WRITTEN EXERCISE: Transcribe exactly the lines from the one holding "What distance must" to the end of the data below, including both of those lines and no others.

[BEGIN RECORDED INFORMATION]

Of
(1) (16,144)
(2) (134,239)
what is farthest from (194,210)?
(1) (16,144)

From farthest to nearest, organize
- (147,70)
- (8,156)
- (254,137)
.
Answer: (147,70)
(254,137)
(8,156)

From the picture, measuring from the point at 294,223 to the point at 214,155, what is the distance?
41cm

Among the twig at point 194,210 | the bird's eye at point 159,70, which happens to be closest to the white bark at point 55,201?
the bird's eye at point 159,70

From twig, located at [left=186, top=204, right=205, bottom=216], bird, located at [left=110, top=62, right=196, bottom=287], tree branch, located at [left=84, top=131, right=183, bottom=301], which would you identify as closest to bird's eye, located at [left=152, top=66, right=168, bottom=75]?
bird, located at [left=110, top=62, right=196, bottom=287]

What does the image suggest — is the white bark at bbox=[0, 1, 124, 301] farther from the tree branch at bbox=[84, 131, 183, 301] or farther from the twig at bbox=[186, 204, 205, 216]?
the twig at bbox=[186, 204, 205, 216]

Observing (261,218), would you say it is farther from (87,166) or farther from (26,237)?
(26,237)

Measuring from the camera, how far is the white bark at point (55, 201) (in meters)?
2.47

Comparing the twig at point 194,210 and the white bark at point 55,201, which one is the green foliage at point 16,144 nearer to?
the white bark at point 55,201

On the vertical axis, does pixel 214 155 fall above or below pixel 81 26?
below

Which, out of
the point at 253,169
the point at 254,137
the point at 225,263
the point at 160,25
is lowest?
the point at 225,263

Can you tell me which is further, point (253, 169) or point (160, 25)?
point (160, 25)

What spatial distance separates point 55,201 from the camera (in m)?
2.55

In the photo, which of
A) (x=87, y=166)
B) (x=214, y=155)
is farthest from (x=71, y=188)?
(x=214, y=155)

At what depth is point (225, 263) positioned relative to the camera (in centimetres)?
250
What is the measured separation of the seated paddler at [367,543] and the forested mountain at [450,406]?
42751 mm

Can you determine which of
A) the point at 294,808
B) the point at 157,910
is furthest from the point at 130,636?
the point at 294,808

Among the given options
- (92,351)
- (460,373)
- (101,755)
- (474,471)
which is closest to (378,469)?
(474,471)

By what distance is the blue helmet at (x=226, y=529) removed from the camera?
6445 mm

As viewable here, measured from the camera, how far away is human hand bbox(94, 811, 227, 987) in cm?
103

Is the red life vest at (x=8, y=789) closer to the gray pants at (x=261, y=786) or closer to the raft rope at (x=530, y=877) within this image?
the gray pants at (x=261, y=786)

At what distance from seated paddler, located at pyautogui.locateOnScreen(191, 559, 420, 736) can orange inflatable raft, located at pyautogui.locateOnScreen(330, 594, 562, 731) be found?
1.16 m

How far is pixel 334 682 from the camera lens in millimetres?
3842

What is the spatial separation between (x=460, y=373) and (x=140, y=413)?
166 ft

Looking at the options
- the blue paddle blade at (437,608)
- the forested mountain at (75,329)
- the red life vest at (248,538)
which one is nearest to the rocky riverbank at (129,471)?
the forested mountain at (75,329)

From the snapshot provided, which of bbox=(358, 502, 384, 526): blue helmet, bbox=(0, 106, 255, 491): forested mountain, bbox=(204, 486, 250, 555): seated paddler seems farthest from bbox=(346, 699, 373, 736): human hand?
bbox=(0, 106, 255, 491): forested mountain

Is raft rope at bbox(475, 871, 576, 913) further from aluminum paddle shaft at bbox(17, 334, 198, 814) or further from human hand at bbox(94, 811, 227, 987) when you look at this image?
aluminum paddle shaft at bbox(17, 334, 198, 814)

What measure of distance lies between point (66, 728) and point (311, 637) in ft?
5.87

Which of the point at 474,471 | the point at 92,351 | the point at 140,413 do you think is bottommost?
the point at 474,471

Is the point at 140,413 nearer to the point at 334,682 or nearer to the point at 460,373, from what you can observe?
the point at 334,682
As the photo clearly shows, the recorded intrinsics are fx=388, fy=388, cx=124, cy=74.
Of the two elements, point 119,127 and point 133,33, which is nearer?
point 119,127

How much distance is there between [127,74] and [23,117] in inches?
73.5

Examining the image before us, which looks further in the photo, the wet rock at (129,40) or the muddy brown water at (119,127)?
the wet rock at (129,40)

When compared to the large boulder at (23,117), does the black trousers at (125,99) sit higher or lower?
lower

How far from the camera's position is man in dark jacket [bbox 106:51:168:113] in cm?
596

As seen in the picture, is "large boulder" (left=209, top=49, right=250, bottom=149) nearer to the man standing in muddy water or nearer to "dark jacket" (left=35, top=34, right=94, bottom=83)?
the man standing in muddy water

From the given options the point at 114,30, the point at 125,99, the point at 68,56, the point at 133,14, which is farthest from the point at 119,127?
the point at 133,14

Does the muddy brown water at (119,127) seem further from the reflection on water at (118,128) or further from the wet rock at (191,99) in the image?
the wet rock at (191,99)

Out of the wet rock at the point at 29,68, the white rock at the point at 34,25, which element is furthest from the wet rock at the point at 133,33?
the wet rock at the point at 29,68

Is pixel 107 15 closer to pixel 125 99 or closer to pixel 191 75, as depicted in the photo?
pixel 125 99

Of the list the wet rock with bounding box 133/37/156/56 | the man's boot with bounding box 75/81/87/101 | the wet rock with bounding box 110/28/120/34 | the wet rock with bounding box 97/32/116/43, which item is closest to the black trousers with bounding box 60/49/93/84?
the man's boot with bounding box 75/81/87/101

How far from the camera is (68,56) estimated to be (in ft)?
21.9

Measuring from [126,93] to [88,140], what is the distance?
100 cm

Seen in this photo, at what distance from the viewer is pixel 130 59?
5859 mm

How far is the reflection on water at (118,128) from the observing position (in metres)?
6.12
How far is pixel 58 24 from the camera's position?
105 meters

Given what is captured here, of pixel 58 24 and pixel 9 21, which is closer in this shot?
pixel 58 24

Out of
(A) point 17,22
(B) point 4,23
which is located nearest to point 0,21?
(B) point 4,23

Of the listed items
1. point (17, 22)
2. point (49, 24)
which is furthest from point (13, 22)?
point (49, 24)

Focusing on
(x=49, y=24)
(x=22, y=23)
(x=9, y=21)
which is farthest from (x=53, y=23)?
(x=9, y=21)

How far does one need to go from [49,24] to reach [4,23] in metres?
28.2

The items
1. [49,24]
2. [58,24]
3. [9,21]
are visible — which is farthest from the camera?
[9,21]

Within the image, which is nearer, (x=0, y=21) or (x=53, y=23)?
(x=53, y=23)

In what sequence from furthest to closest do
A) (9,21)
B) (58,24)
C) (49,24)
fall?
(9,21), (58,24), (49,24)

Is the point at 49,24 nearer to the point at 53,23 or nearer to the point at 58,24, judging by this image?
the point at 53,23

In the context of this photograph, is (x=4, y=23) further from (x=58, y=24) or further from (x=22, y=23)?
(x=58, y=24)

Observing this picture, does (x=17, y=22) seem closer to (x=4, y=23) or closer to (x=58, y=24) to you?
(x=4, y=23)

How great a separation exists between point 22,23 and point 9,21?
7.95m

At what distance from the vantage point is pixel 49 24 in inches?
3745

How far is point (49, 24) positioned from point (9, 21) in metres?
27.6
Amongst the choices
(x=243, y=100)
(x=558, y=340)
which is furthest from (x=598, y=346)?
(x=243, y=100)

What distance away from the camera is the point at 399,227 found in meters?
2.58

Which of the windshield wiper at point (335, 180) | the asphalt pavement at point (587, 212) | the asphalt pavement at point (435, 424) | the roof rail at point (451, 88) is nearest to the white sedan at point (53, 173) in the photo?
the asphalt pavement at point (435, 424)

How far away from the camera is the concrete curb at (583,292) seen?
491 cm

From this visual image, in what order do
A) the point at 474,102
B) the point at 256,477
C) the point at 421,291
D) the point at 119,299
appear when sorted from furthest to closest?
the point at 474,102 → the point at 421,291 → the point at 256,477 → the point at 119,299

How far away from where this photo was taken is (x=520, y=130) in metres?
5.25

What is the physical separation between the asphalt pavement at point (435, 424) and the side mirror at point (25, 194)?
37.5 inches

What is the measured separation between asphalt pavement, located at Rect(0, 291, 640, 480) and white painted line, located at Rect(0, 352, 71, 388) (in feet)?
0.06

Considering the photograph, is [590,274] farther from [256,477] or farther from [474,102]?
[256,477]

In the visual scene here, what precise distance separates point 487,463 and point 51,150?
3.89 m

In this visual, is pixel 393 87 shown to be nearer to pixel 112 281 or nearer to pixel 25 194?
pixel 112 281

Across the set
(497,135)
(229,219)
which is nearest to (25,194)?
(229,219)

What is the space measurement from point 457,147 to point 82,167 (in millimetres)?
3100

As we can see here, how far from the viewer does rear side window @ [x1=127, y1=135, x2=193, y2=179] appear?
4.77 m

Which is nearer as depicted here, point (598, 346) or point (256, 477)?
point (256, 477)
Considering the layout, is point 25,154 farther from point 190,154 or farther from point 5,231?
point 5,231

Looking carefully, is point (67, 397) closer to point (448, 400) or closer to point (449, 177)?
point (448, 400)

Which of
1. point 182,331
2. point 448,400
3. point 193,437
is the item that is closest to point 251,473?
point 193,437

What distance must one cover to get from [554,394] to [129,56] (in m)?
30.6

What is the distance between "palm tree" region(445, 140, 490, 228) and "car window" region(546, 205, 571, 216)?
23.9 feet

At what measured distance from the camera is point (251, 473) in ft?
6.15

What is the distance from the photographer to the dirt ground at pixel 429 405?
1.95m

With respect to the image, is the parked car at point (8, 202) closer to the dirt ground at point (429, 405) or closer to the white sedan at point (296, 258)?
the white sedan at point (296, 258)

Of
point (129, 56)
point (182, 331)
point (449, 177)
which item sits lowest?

[END RECORDED INFORMATION]

ANSWER IN FULL:
What distance must one cover to get from [554,394] to [129,56] (in m)?
30.6

What is the distance between "palm tree" region(445, 140, 490, 228) and "car window" region(546, 205, 571, 216)?
23.9 feet

At what measured distance from the camera is point (251, 473) in ft?
6.15

What is the distance from the photographer to the dirt ground at pixel 429 405?
1.95m

With respect to the image, is the parked car at point (8, 202) closer to the dirt ground at point (429, 405) or closer to the white sedan at point (296, 258)?
the white sedan at point (296, 258)

Of
point (129, 56)
point (182, 331)
point (449, 177)
which item sits lowest?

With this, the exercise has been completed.